By the way, if you make a very crude model of a 1uH inductor eg 1uH in parallel with 0.4pF and give it a low Q and then put it in series with a 100nH choke then you will see a similar plot to my measured data if you analyse on a linear simulator (i.e. the first suckout agrees). However, in reality, I find that it is worth trying lots of different chokes as the difference in behaviour up at UHF can be quite marked. Also, with SMD chokes the PCB thickness and dielectric affect the spurious responses as there can be other resonant modes introduced.

That's why I am fond of the old school miniature axial leaded chokes as they sit slightly above the PCB surface :)

I was kind of hoping that vfone had found a combination of 10nH + 100nH +1uH that works and that's why I asked about specific manufacturers' parts because maybe there is a combo that works reasonably well.

---------- Post added at 22:30 ---------- Previous post was at 22:20 ----------
To think this further, I am wondering if it is always true that one spiral is better than two spiral in series for building bias chokes?

By all means try two spiral inductors but I am fairly certain you will get a frequency where there will be opposite reactances and therefore a suckout.

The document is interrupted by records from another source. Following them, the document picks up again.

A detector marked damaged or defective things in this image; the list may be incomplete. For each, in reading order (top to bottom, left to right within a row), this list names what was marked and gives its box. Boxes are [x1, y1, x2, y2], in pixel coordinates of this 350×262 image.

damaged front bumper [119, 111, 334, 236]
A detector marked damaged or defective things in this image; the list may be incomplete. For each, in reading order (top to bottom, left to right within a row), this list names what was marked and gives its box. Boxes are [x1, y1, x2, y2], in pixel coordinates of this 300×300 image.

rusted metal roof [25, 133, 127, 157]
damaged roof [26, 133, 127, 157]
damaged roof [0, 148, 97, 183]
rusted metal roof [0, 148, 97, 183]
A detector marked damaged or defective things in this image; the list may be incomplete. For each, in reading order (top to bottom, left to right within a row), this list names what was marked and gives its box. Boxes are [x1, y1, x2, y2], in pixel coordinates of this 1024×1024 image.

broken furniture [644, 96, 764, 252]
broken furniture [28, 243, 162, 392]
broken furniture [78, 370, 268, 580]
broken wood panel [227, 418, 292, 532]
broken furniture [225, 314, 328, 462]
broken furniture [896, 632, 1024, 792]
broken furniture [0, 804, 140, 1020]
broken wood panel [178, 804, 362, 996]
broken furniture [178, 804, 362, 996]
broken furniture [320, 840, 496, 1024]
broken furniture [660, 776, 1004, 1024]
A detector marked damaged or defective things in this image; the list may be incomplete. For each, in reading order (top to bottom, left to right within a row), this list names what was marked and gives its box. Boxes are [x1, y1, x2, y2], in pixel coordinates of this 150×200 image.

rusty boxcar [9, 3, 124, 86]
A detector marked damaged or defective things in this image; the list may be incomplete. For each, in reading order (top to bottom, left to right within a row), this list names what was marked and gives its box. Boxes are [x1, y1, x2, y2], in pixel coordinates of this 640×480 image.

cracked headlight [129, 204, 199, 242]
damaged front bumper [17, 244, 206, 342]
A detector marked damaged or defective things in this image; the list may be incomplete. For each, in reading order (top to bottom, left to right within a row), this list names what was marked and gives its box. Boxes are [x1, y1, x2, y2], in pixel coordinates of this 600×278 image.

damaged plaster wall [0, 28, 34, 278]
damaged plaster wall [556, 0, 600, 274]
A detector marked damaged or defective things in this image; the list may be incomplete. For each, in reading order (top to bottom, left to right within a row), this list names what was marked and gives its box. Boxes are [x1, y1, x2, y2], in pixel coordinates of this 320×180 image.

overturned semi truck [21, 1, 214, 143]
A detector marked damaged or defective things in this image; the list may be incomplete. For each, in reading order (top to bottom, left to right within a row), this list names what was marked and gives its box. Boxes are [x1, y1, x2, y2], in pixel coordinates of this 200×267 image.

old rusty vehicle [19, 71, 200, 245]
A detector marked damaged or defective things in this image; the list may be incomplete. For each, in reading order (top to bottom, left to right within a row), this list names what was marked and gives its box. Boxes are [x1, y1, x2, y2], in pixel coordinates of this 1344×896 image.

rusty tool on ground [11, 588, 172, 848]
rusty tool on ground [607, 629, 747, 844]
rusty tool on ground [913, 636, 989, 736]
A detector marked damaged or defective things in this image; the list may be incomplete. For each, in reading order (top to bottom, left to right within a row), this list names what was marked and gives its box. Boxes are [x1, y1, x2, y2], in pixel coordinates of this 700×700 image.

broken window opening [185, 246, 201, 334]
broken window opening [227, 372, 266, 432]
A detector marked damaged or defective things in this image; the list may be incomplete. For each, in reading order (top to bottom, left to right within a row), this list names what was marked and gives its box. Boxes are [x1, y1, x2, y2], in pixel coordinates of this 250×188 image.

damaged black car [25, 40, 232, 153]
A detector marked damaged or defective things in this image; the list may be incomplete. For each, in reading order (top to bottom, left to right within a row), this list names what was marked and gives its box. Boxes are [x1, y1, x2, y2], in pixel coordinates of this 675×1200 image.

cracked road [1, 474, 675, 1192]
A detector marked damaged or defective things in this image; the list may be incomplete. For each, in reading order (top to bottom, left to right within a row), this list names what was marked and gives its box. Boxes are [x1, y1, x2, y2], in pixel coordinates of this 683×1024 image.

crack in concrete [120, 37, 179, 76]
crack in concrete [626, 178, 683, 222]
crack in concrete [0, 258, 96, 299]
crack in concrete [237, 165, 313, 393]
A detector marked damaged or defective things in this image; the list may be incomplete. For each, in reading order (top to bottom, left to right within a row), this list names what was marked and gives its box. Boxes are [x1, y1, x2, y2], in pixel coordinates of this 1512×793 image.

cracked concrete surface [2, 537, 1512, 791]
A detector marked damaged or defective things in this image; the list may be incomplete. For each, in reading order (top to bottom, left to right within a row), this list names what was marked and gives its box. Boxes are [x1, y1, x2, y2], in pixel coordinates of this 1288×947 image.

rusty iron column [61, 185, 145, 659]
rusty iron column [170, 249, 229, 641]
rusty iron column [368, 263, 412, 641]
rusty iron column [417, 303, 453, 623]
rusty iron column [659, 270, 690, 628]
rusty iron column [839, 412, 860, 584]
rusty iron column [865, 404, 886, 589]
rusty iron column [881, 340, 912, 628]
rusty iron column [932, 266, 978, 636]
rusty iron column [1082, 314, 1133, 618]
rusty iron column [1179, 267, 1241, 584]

Because spiral inductors are coiled up transmission lines I think the suckout will be quite noticeable because the lumped choke will have poor ESR at resonance but I suspect that both spirals will provide a pretty decent low ESR suckout in several places (depends on bandwidth and spiral construction).
 

It has been a while, but as I recall the trick is to have the smaller coil near the active circuit, then have a small capacitance to ground (maybe 22 pF), and then the 2nd larger series coil. In low current circuits I have seen series resistors added too to dampen any resonances (like 47 ohms in series).

The "theory" of the conical inductor coils is that there WILL be many resonances, but they will be small since the aspect ratio of each turn of the coil is changing. If you just have one big cylindrical coil, each loop is the same as its neighbor in physical size, so the resonance caused by interloop capacitance with each coil turn causes a number of resonances at the same frequency.